[Problem] Report back every line of the entries that contains "camera", exactly as written.

=-=-=

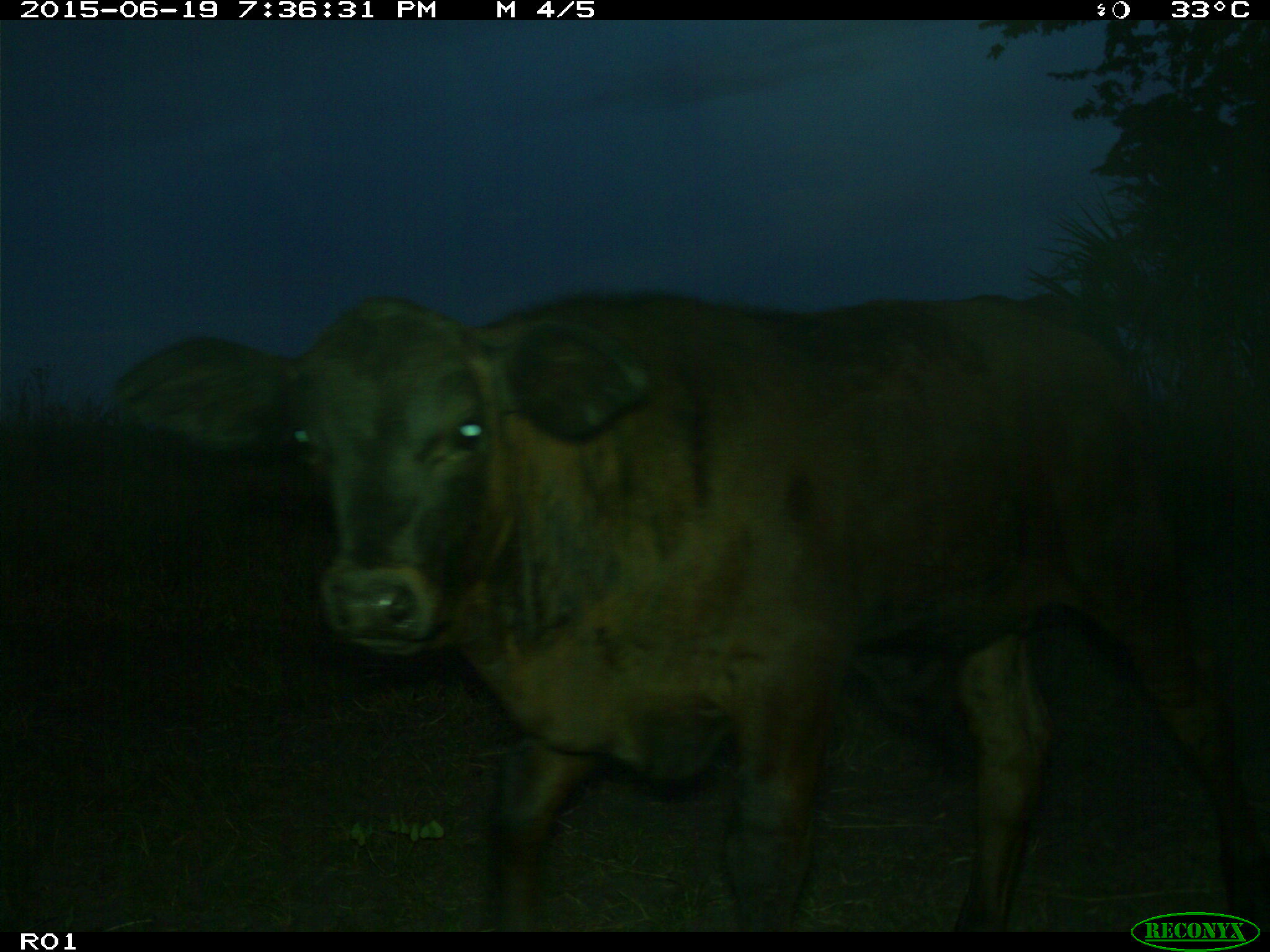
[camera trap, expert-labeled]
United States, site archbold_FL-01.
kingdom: Animalia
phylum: Chordata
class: Mammalia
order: Artiodactyla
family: Bovidae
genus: Bos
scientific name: Bos taurus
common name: domestic cow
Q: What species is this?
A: Bos taurus (domestic cow).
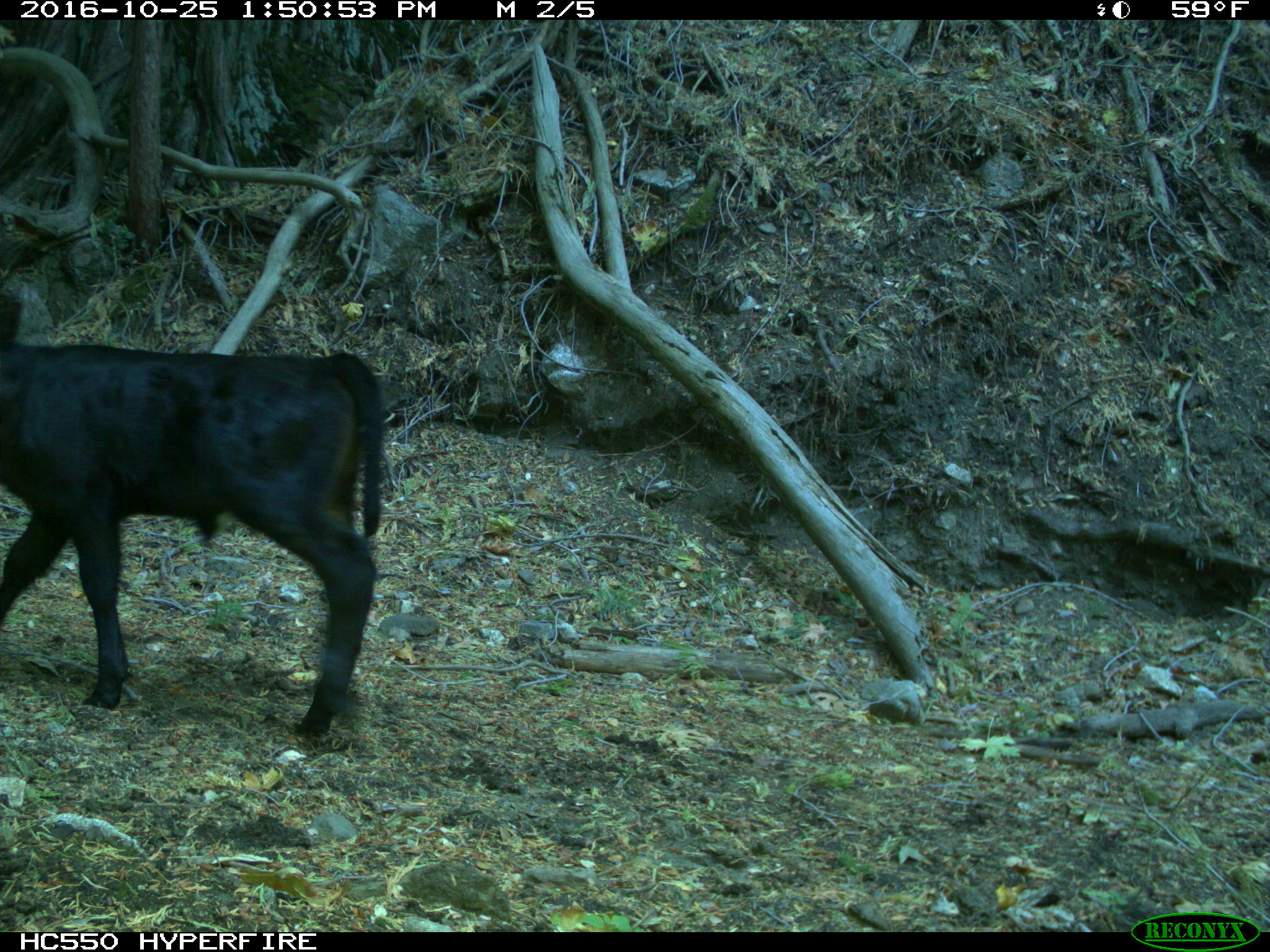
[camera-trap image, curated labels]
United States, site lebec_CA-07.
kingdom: Animalia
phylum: Chordata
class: Mammalia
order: Artiodactyla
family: Bovidae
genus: Bos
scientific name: Bos taurus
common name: domestic cow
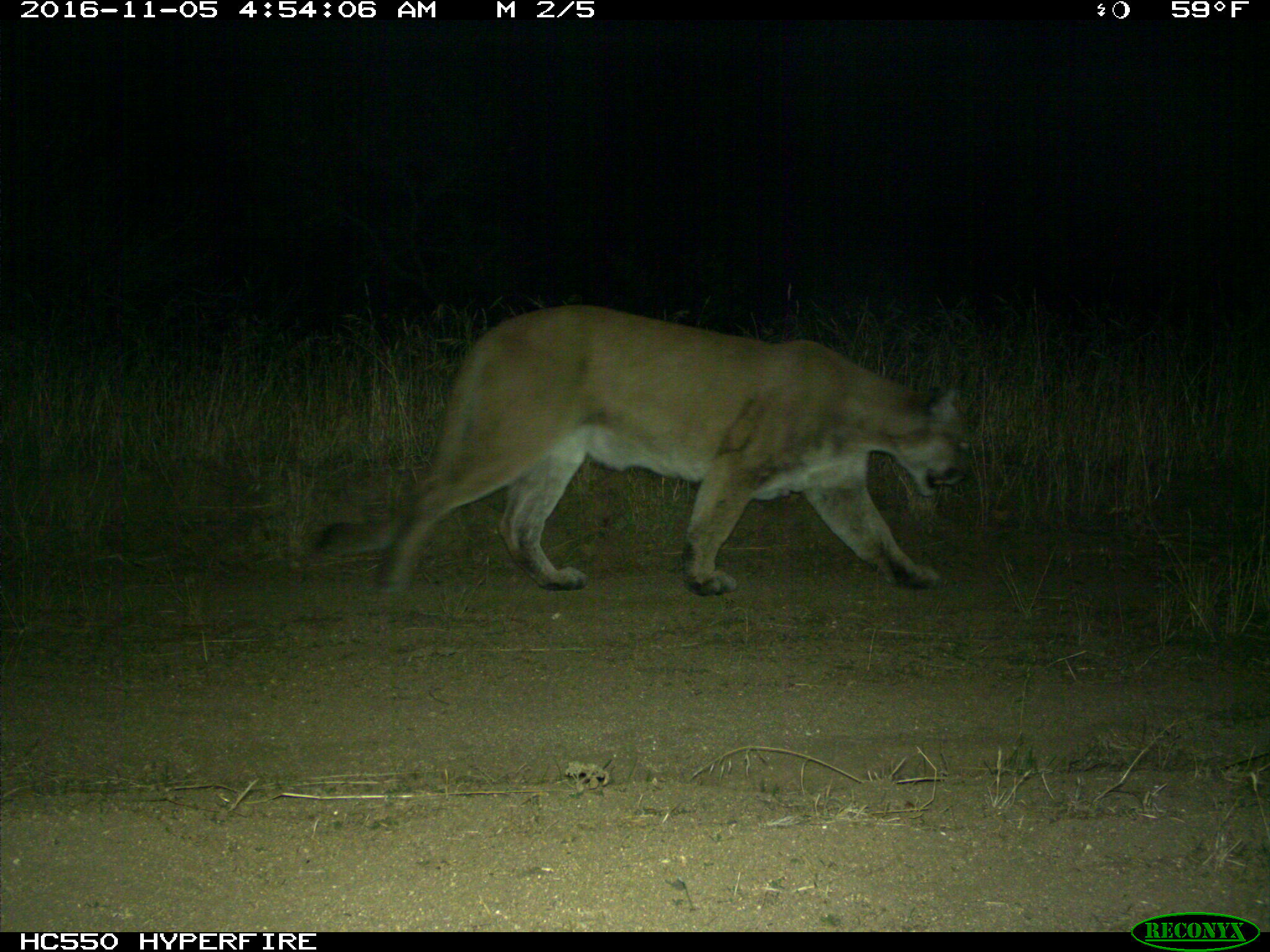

=-=-=

[Response below]
[camera trap, expert-labeled]
[camera-trap image, curated labels]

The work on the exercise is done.